7. Charts & Visualizations

Create charts:

from openpyxl.chart import BarChart, LineChart, PieChart, Reference

wb = openpyxl.load_workbook('data.xlsx')
sheet = wb.active

# Bar chart
chart = BarChart()
chart.title = 'Sales by Category'
chart.x_axis.title = 'Category'
chart.y_axis.title = 'Sales'

data = Reference(sheet, min_col=2, min_row=1, max_row=10)
categories = Reference(sheet, min_col=1, min_row=2, max_row=10)

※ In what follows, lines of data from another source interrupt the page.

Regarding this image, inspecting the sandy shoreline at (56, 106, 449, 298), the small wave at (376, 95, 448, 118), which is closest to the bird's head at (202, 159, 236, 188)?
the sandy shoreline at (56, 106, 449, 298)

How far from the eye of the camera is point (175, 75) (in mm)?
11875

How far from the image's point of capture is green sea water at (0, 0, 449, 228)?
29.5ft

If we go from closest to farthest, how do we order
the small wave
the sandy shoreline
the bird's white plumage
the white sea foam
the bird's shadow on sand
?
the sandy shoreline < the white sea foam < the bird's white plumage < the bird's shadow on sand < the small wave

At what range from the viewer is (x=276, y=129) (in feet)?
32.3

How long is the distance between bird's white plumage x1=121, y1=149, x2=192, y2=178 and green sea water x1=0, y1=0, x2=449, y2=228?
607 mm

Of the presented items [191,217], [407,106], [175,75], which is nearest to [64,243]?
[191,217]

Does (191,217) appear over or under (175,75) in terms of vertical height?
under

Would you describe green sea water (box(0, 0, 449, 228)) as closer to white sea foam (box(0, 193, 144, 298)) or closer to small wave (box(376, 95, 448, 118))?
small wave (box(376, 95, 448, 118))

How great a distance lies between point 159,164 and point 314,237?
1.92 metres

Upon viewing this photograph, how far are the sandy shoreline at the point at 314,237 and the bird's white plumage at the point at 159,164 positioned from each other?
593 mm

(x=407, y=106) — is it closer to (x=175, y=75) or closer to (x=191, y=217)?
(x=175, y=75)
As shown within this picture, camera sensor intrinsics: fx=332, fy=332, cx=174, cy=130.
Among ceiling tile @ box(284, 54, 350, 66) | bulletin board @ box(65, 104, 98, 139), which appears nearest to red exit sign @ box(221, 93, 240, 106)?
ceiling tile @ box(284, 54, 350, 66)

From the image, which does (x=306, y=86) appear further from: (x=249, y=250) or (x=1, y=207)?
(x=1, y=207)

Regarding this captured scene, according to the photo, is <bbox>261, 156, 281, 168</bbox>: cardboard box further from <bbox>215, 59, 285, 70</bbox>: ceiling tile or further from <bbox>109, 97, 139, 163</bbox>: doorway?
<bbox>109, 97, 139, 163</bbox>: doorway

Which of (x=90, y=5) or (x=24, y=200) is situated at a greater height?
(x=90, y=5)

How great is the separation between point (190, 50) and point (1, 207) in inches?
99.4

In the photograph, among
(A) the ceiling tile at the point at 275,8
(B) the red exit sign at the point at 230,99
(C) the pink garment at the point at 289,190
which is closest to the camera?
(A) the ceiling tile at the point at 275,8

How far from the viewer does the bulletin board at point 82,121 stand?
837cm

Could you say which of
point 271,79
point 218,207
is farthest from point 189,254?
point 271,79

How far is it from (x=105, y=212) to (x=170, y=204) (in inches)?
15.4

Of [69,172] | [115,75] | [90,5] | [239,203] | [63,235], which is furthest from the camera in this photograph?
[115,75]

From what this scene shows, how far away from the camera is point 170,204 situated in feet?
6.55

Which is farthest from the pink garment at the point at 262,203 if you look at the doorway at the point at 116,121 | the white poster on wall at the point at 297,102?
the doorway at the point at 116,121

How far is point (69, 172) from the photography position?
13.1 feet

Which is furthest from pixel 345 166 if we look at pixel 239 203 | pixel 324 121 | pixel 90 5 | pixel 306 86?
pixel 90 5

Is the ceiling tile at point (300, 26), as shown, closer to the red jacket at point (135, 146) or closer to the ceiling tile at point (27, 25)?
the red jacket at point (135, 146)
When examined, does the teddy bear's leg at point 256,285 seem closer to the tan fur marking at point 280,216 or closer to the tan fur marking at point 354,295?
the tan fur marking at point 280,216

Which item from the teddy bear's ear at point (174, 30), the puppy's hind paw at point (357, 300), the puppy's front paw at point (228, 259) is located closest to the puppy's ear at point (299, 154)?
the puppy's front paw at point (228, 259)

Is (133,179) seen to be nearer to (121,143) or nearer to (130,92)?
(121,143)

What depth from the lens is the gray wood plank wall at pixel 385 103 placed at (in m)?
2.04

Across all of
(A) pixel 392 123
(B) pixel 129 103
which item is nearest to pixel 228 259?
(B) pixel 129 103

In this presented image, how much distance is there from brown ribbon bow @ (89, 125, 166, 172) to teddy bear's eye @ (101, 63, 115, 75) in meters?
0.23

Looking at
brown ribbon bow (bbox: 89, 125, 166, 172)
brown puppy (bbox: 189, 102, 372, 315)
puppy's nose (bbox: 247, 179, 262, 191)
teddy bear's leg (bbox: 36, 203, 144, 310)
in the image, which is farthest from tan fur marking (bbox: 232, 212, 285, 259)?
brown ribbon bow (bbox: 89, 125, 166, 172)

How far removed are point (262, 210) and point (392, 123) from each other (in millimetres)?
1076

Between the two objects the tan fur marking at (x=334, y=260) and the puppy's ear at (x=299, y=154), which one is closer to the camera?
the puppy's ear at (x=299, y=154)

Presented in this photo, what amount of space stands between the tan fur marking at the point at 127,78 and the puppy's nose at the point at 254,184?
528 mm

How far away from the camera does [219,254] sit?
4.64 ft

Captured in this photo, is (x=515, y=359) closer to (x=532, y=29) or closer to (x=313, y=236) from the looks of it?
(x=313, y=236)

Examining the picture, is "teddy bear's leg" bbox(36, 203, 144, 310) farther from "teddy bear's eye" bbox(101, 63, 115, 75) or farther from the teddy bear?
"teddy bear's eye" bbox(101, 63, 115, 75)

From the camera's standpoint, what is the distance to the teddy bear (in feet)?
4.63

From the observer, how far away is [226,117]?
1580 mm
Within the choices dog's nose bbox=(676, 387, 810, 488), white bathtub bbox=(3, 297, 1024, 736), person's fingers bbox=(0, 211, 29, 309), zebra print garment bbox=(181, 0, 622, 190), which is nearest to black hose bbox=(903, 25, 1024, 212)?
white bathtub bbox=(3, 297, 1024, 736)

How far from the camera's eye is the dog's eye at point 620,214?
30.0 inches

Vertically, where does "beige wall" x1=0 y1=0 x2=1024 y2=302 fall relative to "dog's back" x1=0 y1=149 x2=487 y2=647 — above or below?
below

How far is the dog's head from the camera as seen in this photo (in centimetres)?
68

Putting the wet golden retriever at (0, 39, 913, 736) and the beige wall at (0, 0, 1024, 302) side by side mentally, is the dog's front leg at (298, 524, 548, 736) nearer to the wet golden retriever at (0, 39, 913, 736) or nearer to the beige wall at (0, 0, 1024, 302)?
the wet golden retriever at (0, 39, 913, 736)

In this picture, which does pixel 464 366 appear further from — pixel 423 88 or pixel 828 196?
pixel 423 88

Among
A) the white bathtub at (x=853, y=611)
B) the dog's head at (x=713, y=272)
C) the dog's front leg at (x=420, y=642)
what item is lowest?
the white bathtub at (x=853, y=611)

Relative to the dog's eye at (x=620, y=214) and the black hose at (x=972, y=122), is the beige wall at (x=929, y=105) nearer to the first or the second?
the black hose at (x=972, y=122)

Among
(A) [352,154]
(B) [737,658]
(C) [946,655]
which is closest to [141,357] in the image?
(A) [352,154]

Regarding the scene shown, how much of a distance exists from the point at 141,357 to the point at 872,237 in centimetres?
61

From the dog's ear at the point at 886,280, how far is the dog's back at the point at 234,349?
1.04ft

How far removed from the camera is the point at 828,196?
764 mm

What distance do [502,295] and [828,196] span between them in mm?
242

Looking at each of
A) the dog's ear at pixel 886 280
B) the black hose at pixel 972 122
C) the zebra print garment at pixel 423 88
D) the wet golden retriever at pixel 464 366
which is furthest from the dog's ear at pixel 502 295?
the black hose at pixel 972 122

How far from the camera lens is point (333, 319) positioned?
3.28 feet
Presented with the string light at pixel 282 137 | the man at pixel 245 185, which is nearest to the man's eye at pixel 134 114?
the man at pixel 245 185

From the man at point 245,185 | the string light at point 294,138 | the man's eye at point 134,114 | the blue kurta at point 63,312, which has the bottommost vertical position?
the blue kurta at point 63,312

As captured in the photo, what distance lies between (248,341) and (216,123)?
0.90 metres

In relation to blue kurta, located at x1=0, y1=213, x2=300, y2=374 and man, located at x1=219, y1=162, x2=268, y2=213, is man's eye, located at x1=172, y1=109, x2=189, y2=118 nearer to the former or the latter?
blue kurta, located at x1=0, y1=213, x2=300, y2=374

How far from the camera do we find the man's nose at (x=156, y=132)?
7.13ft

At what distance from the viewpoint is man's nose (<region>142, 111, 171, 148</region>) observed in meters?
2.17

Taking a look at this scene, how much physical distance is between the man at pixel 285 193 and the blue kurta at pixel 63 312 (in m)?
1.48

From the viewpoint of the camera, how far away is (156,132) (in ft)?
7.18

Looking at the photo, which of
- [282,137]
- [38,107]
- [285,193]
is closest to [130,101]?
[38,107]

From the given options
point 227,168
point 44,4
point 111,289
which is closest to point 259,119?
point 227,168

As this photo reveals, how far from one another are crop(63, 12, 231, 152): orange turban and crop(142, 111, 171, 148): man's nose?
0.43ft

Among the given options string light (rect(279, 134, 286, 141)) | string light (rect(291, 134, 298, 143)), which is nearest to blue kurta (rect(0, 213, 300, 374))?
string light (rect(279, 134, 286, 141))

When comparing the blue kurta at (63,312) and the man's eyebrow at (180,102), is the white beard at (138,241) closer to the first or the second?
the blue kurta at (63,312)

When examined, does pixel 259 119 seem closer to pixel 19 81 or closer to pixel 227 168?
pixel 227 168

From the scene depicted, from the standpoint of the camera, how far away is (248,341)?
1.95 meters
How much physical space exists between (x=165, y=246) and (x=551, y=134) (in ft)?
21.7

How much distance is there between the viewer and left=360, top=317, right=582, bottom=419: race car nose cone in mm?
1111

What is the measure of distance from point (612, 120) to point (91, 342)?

chart.add_data(data, titles_from_data=True)
chart.set_categories(categories)

sheet.add_chart(chart, 'E5')

# Line chart
line_chart = LineChart()
line_chart.title = 'Trend Over Time'
line_chart.add_data(data, titles_from_data=True)
line_chart.set_categories(categories)

# Pie chart
pie = PieChart()
pie.title = 'Market Share'
pie.add_data(data, titles_from_data=True)
pie.set_categories(categories)

wb.save('data.xlsx')

8. Working with Multiple Sheets

Manage sheets:

import openpyxl

wb = openpyxl.load_workbook('data.xlsx')

# Create new sheet
new_sheet = wb.create_sheet('Summary')

# List all sheets
print(wb.sheetnames)

# Access specific sheet
sheet = wb['Sheet1']

# Copy sheet
source = wb['Sheet1']
target = wb.copy_worksheet(source)
target.title = 'Sheet1_Copy'

# Delete sheet
del wb['OldSheet']

# Reorder sheets
wb.move_sheet('Summary', offset=-1)

wb.save('data.xlsx')

9. Common Workflows

Merge multiple Excel files

import pandas as pd
import glob

# Read all Excel files
files = glob.glob('data/*.xlsx')

dfs = []
for file in files:
    df = pd.read_excel(file)
    dfs.append(df)

# Combine
combined = pd.concat(dfs, ignore_index=True)

# Save
combined.to_excel('merged.xlsx', index=False)

Create pivot table

import pandas as pd

df = pd.read_excel('sales.xlsx')

# Create pivot table
pivot = pd.pivot_table(
    df,
    values='Sales',
    index='Category',
    columns='Region',
    aggfunc='sum',
    margins=True
)

pivot.to_excel('pivot.xlsx')

Generate report from template

import openpyxl
from datetime import datetime

# Load template
wb = openpyxl.load_workbook('template.xlsx')
sheet = wb.active

# Fill in data
sheet['B2'] = datetime.now().strftime('%Y-%m-%d')
sheet['B3'] = 'Q1 2026'
sheet['B4'] = 'Sales Department'

# Add calculated values
sheet['D10'] = '=SUM(D2:D9)'

# Save with new name
wb.save(f'report_{datetime.now().strftime("%Y%m%d")}.xlsx')

Tools Required

Install necessary tools:

Linux (Ubuntu/Debian):

sudo apt-get install python3-pip libreoffice gnumeric
pip3 install openpyxl pandas xlrd xlsxwriter

macOS:

brew install libreoffice
pip3 install openpyxl pandas xlrd xlsxwriter

Windows:

pip install openpyxl pandas xlrd xlsxwriter
# Install LibreOffice manually

Security Notes

✅ Validate file paths and extensions
✅ Check file sizes before loading
✅ Sanitize user input in formulas (prevent formula injection)
✅ Be cautious with macro-enabled files (.xlsm)
✅ Validate data types and ranges
✅ Don't execute external links automatically
✅ Use read-only mode when just analyzing

When to Use This Skill

Use /xlsx when the user:

Wants to read data from Excel files
Needs to create spreadsheets from data
Wants to convert between Excel/CSV/JSON formats
Asks to analyze or validate spreadsheet data
Needs to generate reports from templates
Wants to add formulas or formatting
Asks to merge or split Excel files
Needs to create charts or pivot tables

Always preview changes before saving over existing files.